This week’s list is about the ‘tools of the trade’ that make my life as a book blogger stress-free and fun. If you’re into the blogging scene, you’ll recognize the majority of these as necessities or ‘givens.’ If you don’t blog, I encourage you to check out these resources anyway – they’re great tools for the serious reader as well as the hobbyist blogger. Anything that introduces you to more books is a good thing, right?!
Top Ten Things That Make My Blogging Life Easier
1. Goodreads – This is THE social network for readers. It’s a database where you can keep track of the books you’ve read, write reviews, give star ratings, and interact with your favorite authors (if that’s your jam). I get great recommendations from fellow readers every time I log in.
2. Bloggiesta – Hosted biannually, this is a blogger ‘work party,’ where an entire weekend is devoted to updating whatever needs updating on your blog, and also learning new tricks of the trade. I learned basic HTML coding from participating in Bloggiesta!
3. Weekly memes – Events like Top Ten Tuesday (this post!) and Waiting on Wednesday are great ways to find new blogs to read and fellow readers with the same taste. TTT is hosted by The Broke and the Bookish, and WoW is hosted by Breaking the Spine.
4. Arlington County Libraries and King County Library System – Libraries. They remain a favorite method of mine for accessing new and not-so-new releases. Arlington County is my current location, and they’ve got a good selection of YA in print and digital formats. KCLS is ‘back home,’ and I still peruse their digital collection on a weekly basis.

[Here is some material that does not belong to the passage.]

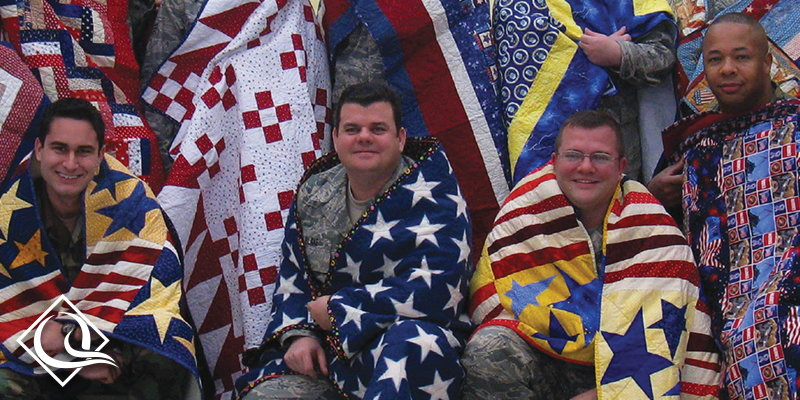 young veterans wrapped in their quilts of Valor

5. Twitter – My preferred social network, and a great way to discover the latest news in the publishing world. I follow agents, editors, authors, bloggers, and more. What’s noteworthy? You’ll find people talking about it on Twitter.
6. Blank journal/notebook – I like to write most of my reviews longhand before I type them up. I find that this allows me to edit, deliberate over word choice, and make sure my conclusions are sound before I hit the ‘publish’ button. Because the internet doesn’t forget. And you can still cross things out in a notebook!
7. Kindle, OverDrive, iBooks and Blio – I don’t have an e-reader, so I rely on these reading apps for iPhone. They offer digital access to galleys, library books and ebook purchases, free of charge. And then I can read happily on my phone during my commute!
8. NetGalley access to digital ARCs – Speaking of galleys (not-quite-final books that are circulated to selected reviewers and influencers before publication to create hype), I use NetGalley to request early reading rights from publishers. I don’t use this service as much as I once did, but a couple of times a season I’ll peruse the site and get stars in my eyes from all the books on offer. If you review books, or are a librarian, bookseller or educator, you too can sign up!
9. Edelweiss & Shelf Awareness emails – Edelweiss is a service that, like NetGalley, offers digital access to ARCs. But my favorite part of Edelweiss? Their weekly Monday emails with publishing catalogue updates. I do a lot of new title discovery on Monday afternoons (thanks, guys!). Shelf Awareness’ daily emails are essential for anyone interested in the publishing industry. If you like books, you should sign up for Shelf Awareness.
10. Book Expo America – This yearly conference is basically book heaven. I go to meet up with fellow bloggers, make contacts among publishing professionals, and see what’s new and awesome in book world. While not necessary to maintaining a successful blog, BEA is a great help and a lot of fun besides.
Do you use any of these tools or resources? Which one is your favorite?